_Podany fragment_
§

Jest wniosek do prokuratury po słowach Hołowni o zamachu stanu

Bartosz Lewandowski, prawnik związany z Ordo Iuris, poinformował, że w imieniu Krajowej Rady Sądownictwa złożył do prokuratury wniosek o przesłuchanie marszałka Szymona Hołowni w charakterze świadka. „Wniosek został złożony w toku prowadzonego w Prokuraturze Okręgowej w Warszawie śledztwa dotyczącego czynu z art. 127 KK zainicjowanego przez prok. Michała Ostrowskiego, który został zawieszony przez poprzedniego Prokuratora Generalnego Adama Bodnara w lutym br.” – przekazał Lewandowski. Jak dodał, „w przypadku uwzględniania wniosku dowodowego pan Marszałek będzie musiał ujawnić nazwiska osób, które podżegały go do niedopełnienia obowiązków i uniemożliwienia zaprzysiężenia Prezydenta Karola Nawrockiego, a także przedstawić okoliczności takich czynów„. 

Przewodnicząca KRS: „Niesamowite”

„Podżeganie do popełnienia czynu zabronionego jest przestępstwem samoistnym i nie ma znaczenia czy nakłaniany dopuścił się przekroczenia prawa czy nie. Wiedza ujawniona przez pana Marszałka ma bardzo istotne znaczenie dla toczącego się śledztwa. Mam nadzieję, że prokurator uwzględni wniosek i niezwłocznie wyznaczy termin czynności w tej sprawie!” – czytamy we wpisie. Wcześniej słowa Hołowni na temat złożonej mu rzekomo propozycji przeprowadzenia zamachu stanu komentowała przewodnicząca KRS Dagmara Pawełczyk-Woicka. „Pan marszałek Szymon Hołownia powinien mieć status świadka. Niesamowite!” – pisała. 

Co powiedział marszałek Sejmu?

§

_Opis zadania_
Kontynuuj artykuł o wniosku do prokuratury po słowach Hołowni od miejsca, na którym się kończy.

(Pytania przestrzenne oparte na scenach)
§

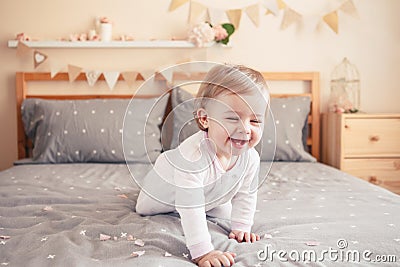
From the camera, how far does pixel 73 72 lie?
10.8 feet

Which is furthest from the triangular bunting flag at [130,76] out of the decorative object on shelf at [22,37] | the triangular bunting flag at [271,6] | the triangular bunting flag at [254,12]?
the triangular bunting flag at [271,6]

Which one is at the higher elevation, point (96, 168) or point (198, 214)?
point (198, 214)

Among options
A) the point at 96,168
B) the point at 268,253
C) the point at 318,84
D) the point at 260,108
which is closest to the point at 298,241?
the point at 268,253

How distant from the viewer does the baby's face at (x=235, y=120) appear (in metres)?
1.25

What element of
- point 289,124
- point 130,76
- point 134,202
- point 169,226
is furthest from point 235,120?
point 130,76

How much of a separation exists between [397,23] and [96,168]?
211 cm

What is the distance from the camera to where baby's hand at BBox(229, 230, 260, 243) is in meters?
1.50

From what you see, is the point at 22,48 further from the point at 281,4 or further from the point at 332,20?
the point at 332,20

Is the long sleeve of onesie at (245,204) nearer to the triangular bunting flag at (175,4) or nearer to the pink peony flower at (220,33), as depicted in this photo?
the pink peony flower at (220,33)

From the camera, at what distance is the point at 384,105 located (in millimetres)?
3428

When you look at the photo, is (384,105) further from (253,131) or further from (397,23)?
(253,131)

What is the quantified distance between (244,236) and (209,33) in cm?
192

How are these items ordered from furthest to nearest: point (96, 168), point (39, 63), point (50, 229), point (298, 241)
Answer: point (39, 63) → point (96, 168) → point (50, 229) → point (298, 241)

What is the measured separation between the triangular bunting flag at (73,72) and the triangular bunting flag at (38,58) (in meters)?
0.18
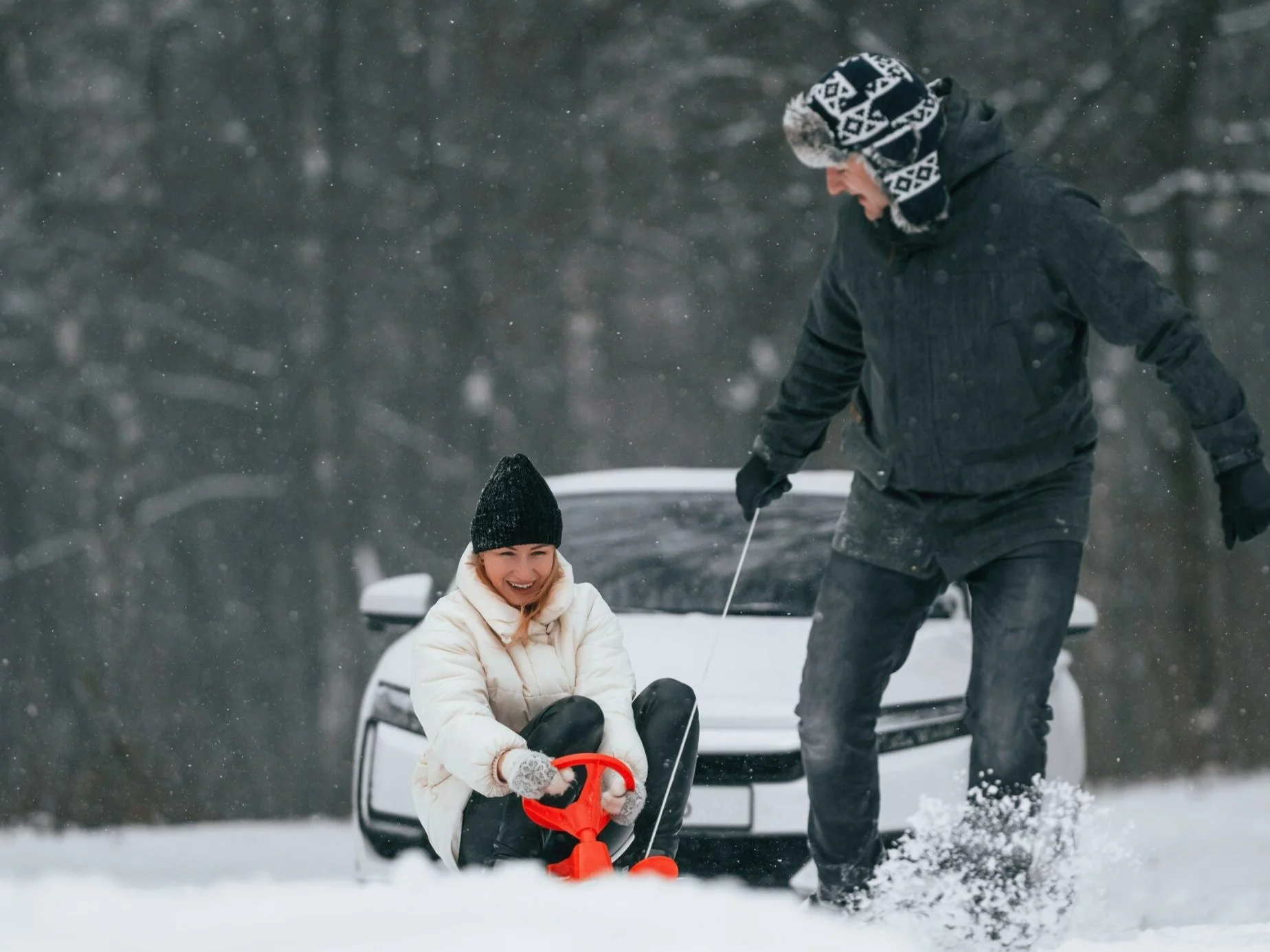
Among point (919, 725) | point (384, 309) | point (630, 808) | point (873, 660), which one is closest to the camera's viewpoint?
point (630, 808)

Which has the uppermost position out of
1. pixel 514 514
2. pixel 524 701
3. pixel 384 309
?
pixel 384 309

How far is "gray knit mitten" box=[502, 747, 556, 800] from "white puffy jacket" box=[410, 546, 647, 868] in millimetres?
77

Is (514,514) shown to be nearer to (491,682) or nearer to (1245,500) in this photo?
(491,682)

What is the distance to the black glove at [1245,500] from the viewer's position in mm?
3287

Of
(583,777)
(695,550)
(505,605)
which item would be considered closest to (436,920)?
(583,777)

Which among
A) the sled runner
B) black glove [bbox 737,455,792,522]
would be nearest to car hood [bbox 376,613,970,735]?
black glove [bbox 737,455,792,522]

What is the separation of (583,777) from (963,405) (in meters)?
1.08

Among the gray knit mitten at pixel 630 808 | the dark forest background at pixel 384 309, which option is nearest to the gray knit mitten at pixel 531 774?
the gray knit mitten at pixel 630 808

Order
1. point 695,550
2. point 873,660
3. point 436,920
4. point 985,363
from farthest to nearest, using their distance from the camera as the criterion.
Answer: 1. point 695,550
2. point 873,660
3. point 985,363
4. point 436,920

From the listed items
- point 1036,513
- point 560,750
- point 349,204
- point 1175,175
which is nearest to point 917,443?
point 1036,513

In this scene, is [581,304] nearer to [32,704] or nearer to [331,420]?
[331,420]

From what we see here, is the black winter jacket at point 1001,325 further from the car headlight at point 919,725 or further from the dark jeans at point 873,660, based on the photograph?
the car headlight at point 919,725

§

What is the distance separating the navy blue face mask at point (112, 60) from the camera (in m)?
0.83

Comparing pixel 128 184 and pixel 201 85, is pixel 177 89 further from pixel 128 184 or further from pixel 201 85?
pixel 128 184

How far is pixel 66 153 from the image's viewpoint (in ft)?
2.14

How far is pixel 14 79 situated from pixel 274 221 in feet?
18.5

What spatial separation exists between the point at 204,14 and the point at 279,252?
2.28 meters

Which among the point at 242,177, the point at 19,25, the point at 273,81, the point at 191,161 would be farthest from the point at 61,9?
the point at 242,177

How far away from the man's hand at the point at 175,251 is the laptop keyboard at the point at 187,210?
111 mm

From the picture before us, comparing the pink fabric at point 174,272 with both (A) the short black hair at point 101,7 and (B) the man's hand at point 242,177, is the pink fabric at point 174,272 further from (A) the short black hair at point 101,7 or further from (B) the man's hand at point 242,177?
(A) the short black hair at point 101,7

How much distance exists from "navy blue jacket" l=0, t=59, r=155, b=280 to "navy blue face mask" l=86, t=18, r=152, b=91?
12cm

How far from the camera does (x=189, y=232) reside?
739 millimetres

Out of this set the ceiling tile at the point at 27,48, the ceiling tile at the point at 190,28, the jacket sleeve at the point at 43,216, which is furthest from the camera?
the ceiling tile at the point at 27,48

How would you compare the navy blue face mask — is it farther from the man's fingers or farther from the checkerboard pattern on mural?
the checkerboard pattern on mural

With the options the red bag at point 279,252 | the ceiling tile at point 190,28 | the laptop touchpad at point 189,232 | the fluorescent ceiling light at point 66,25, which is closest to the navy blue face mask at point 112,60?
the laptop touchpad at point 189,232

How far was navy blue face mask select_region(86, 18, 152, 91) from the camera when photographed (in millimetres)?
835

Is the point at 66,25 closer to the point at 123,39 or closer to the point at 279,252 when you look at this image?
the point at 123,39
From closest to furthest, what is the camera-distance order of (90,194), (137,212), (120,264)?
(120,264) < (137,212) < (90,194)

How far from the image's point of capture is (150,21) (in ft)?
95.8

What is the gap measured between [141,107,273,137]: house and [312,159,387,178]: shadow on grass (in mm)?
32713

§

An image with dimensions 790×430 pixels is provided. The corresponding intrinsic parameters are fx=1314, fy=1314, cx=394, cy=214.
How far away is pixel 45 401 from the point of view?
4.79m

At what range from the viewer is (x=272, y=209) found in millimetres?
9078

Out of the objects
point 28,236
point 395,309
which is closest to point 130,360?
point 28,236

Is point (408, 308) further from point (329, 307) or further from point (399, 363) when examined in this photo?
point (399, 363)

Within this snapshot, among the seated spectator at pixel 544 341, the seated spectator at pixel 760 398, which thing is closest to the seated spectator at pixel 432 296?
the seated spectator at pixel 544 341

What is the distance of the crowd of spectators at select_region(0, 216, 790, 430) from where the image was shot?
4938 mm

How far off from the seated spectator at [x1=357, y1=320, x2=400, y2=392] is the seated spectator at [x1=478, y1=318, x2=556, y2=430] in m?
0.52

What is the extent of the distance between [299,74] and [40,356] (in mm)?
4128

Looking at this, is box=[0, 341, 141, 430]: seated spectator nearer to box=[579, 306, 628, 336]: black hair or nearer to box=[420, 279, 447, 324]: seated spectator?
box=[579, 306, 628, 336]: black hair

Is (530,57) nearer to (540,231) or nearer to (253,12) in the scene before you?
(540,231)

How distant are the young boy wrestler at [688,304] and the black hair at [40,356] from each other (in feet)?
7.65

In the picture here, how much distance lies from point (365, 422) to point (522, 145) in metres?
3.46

§

_Wynik zadania_
Marszałek Sejmu Szymon Hołownia wystąpił w piątek 25 lipca w „Gościu Wydarzeń” na antenie Polsat News. Hołownia powiedział, że po ostatnich wyborach prezydenckich „wielokrotnie proponowano mu przeprowadzenie zamachu stanu”. – Ja to nazywam zamachem stanu. To oczywiście prawdopodobnie nie wypełnia kryteriów prawnych zamachu stanu, ale ja mówię o zamachu stanu, mając na myśli sytuację, w której prezydent został wybrany, a ja mówię: „Nie podoba mi się ten prezydent, to może ja go nie zaprzysięgnę” – wyjaśnił. Hołownia został zapytany, czy ujawni nazwiska osób, które miały mu proponować przeprowadzenie zamachu stanu. Marszałek Sejmu stwierdził, że poda je w odpowiednim momencie. – Przyjdzie czas, że będziemy o tym rozmawiać – powiedział. Szymon Hołownia poinformował, że przychodzili do niego „politycy, prawnicy, różni ludzie sfrustrowani wynikiem wyborów prezydenckich”. – Ale z tego powodu, że wygrał nie ten kandydat, który mi się podobał, nie wynika, że można państwo zawiesić i robić jeszcze raz wybory i będziemy sobie wybierać do skutku – dodał.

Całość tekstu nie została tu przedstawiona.